◆ **About this task**
All of these records need to be duplicated exactly.
# # # # #
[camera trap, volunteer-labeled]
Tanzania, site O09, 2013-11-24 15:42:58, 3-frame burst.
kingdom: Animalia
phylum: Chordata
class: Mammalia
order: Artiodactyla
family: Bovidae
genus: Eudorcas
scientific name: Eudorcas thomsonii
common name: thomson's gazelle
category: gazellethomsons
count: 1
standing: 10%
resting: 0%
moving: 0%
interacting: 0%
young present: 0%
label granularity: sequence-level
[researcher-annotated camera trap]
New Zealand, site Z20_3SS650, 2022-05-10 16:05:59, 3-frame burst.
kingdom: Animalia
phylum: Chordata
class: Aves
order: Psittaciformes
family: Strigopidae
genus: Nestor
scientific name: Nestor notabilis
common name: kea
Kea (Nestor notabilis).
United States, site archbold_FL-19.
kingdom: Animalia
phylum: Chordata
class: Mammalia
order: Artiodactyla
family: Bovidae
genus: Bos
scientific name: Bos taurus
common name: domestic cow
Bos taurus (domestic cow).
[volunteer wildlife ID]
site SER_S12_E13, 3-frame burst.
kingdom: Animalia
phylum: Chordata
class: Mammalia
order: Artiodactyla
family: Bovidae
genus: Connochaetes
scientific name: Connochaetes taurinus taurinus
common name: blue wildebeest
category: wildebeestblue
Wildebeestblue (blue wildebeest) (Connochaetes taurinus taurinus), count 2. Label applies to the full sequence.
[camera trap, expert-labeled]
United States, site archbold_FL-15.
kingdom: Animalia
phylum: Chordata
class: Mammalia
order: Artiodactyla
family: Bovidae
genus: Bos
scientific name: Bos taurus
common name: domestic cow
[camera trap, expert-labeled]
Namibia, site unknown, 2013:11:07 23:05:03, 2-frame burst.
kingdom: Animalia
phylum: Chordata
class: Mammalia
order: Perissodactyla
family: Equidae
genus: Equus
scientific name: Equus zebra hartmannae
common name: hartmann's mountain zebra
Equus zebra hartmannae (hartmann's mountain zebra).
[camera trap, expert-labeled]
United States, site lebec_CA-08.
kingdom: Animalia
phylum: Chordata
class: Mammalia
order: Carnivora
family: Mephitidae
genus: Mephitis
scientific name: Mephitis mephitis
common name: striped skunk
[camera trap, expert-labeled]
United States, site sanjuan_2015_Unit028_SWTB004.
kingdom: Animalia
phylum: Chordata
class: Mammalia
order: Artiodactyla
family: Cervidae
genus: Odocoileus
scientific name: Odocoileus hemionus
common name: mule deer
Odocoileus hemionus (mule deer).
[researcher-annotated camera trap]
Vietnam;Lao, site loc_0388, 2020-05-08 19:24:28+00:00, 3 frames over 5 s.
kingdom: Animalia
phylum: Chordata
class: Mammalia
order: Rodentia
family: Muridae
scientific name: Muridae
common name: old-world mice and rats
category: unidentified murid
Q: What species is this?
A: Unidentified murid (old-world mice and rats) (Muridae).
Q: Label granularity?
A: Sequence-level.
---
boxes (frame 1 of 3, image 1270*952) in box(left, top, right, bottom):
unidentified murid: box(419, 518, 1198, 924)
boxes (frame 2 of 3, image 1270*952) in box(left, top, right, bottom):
# # # # #
◆ **Written answer**
[camera trap, volunteer-labeled]
Tanzania, site O09, 2013-11-24 15:42:58, 3-frame burst.
kingdom: Animalia
phylum: Chordata
class: Mammalia
order: Artiodactyla
family: Bovidae
genus: Eudorcas
scientific name: Eudorcas thomsonii
common name: thomson's gazelle
category: gazellethomsons
count: 1
standing: 10%
resting: 0%
moving: 0%
interacting: 0%
young present: 0%
label granularity: sequence-level
[researcher-annotated camera trap]
New Zealand, site Z20_3SS650, 2022-05-10 16:05:59, 3-frame burst.
kingdom: Animalia
phylum: Chordata
class: Aves
order: Psittaciformes
family: Strigopidae
genus: Nestor
scientific name: Nestor notabilis
common name: kea
Kea (Nestor notabilis).
United States, site archbold_FL-19.
kingdom: Animalia
phylum: Chordata
class: Mammalia
order: Artiodactyla
family: Bovidae
genus: Bos
scientific name: Bos taurus
common name: domestic cow
Bos taurus (domestic cow).
[volunteer wildlife ID]
site SER_S12_E13, 3-frame burst.
kingdom: Animalia
phylum: Chordata
class: Mammalia
order: Artiodactyla
family: Bovidae
genus: Connochaetes
scientific name: Connochaetes taurinus taurinus
common name: blue wildebeest
category: wildebeestblue
Wildebeestblue (blue wildebeest) (Connochaetes taurinus taurinus), count 2. Label applies to the full sequence.
[camera trap, expert-labeled]
United States, site archbold_FL-15.
kingdom: Animalia
phylum: Chordata
class: Mammalia
order: Artiodactyla
family: Bovidae
genus: Bos
scientific name: Bos taurus
common name: domestic cow
[camera trap, expert-labeled]
Namibia, site unknown, 2013:11:07 23:05:03, 2-frame burst.
kingdom: Animalia
phylum: Chordata
class: Mammalia
order: Perissodactyla
family: Equidae
genus: Equus
scientific name: Equus zebra hartmannae
common name: hartmann's mountain zebra
Equus zebra hartmannae (hartmann's mountain zebra).
[camera trap, expert-labeled]
United States, site lebec_CA-08.
kingdom: Animalia
phylum: Chordata
class: Mammalia
order: Carnivora
family: Mephitidae
genus: Mephitis
scientific name: Mephitis mephitis
common name: striped skunk
[camera trap, expert-labeled]
United States, site sanjuan_2015_Unit028_SWTB004.
kingdom: Animalia
phylum: Chordata
class: Mammalia
order: Artiodactyla
family: Cervidae
genus: Odocoileus
scientific name: Odocoileus hemionus
common name: mule deer
Odocoileus hemionus (mule deer).
[researcher-annotated camera trap]
Vietnam;Lao, site loc_0388, 2020-05-08 19:24:28+00:00, 3 frames over 5 s.
kingdom: Animalia
phylum: Chordata
class: Mammalia
order: Rodentia
family: Muridae
scientific name: Muridae
common name: old-world mice and rats
category: unidentified murid
Q: What species is this?
A: Unidentified murid (old-world mice and rats) (Muridae).
Q: Label granularity?
A: Sequence-level.
---
boxes (frame 1 of 3, image 1270*952) in box(left, top, right, bottom):
unidentified murid: box(419, 518, 1198, 924)
boxes (frame 2 of 3, image 1270*952) in box(left, top, right, bottom):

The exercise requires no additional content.